-- Dataset follows --

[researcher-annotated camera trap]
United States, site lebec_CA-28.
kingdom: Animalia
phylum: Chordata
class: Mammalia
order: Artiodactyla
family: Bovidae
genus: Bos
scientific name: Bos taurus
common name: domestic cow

-- Dataset concluded --

To do -> Could you transcribe every entry exactly, without altering anything?

Answer box ->
[researcher-annotated camera trap]
United States, site lebec_CA-28.
kingdom: Animalia
phylum: Chordata
class: Mammalia
order: Artiodactyla
family: Bovidae
genus: Bos
scientific name: Bos taurus
common name: domestic cow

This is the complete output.